Short web captions
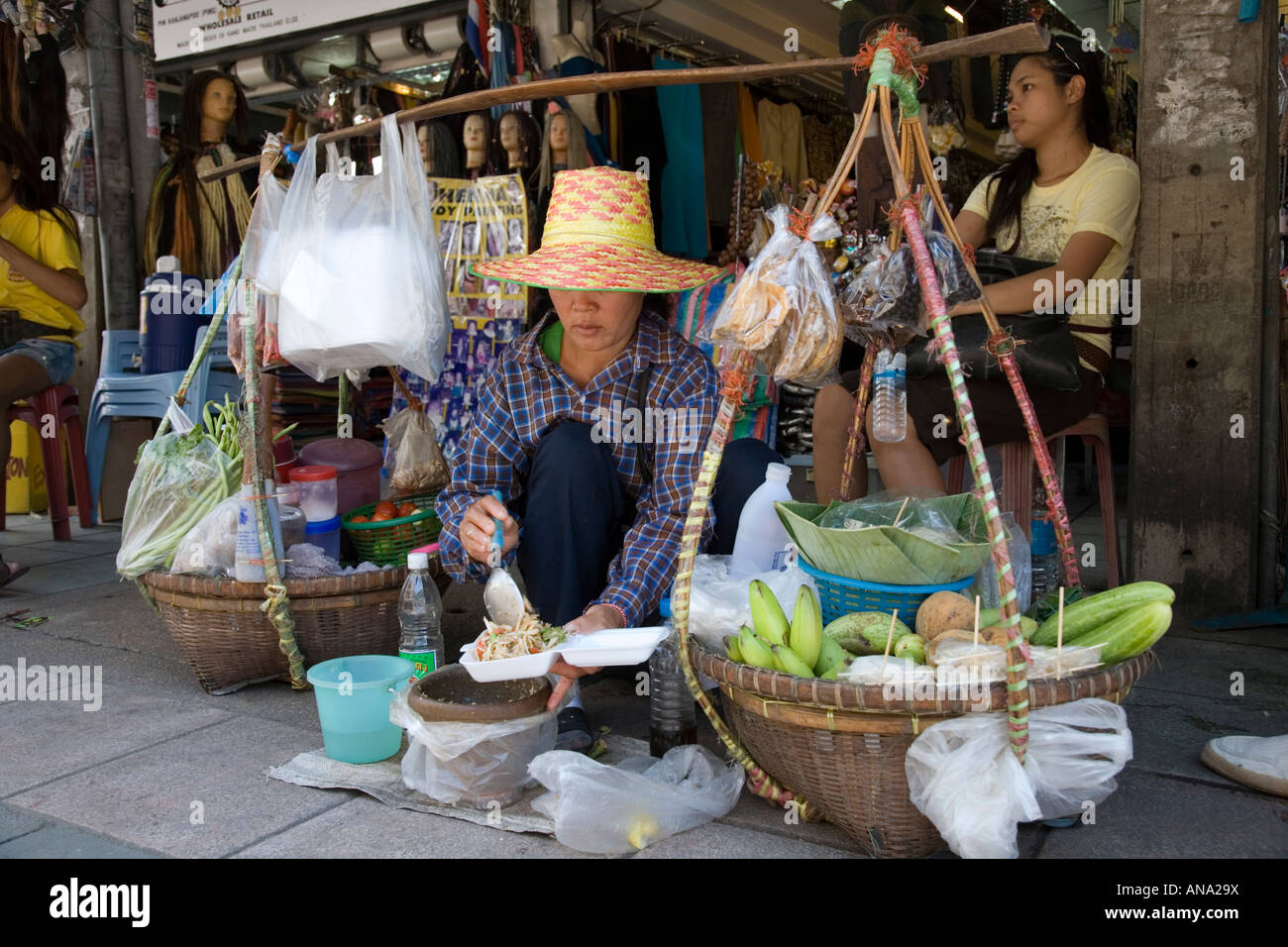 Woman street vendor selling salad, rice and bananas, on the Khao San road in Bangkok, Thailand Stock Photo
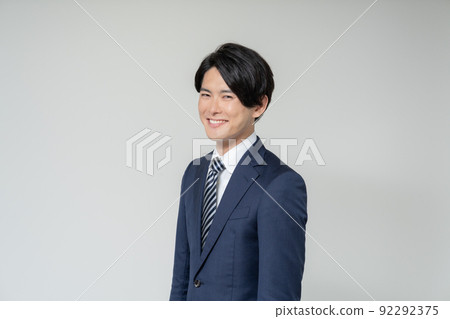 Portrait of young businessman on white background 92292375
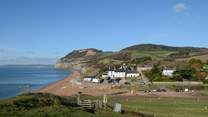 The beach at Seatown, with the award-winning Anchor Inn.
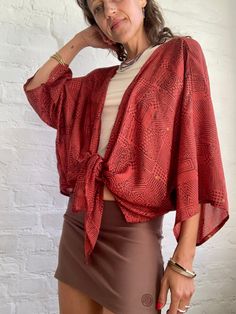 This is free size wrap tie waist blouse made in vintage silk  With wide kimono sleeves, very light, prefect for hot summer days over coat  Super stylish and comfy  MEASURE Free size MATERIAL *silk More trendy boho ideas at  https://www.etsy.com/shop/AltheaStores? Thank You for looking Chic Flowy Kimono For Beach Cover-up, Summer V-neck Shrug, Chic Kimono With Tie Waist And Kimono Sleeves, Summer Open Front Shrug, Chic V-neck Summer Shrug, Chic Flowy Long Sleeve Kimono, Chic Long Sleeve Flowy Kimono, Chic V-neck Shrug For Summer, Beach Cover-up Kimono With Tie Waist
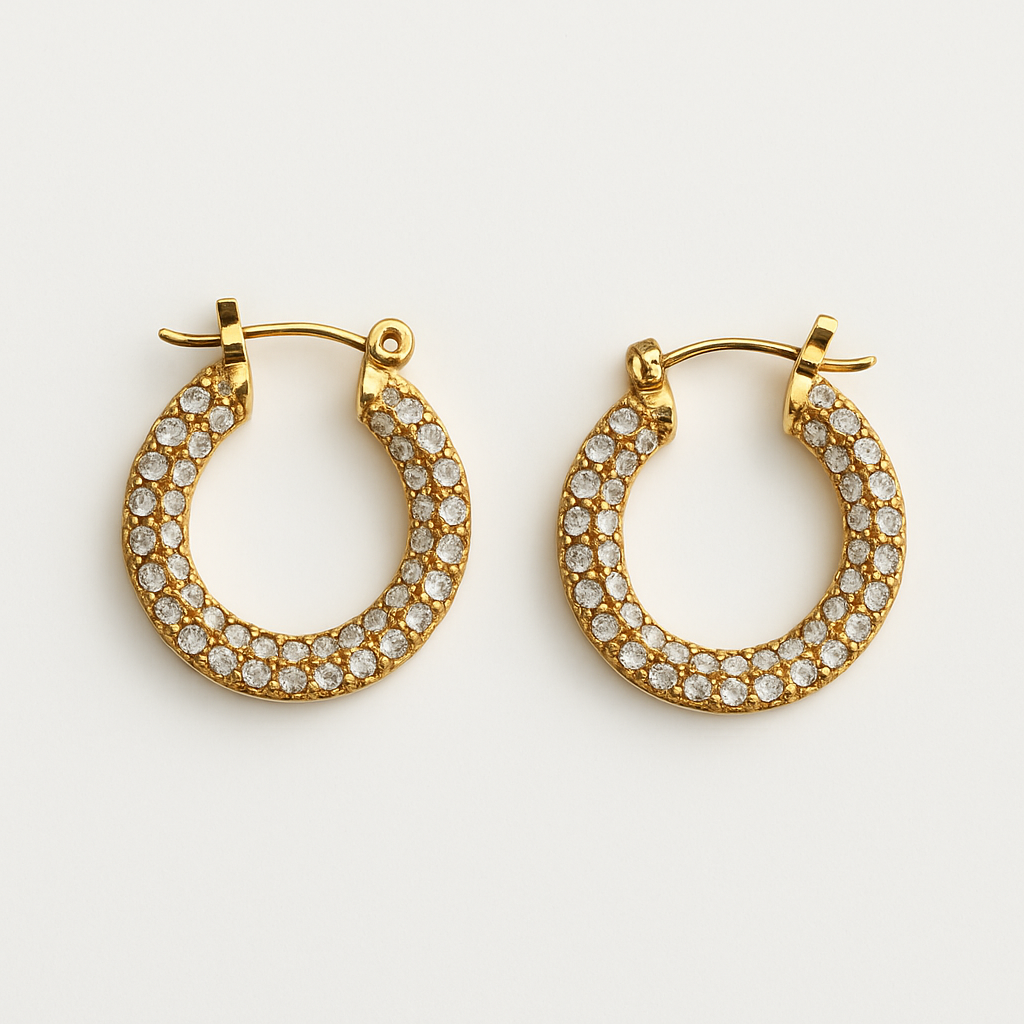 Close-up of Aros Novina gold-tone crystal-embellished hoop earrings on white background.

Try it
Repeat exactly the lines from the first line of the records above through the line containing "The beach at", leaving out the pictures.

Expected answer
 Woman street vendor selling salad, rice and bananas, on the Khao San road in Bangkok, Thailand Stock Photo
 Portrait of young businessman on white background 92292375
 The beach at Seatown, with the award-winning Anchor Inn.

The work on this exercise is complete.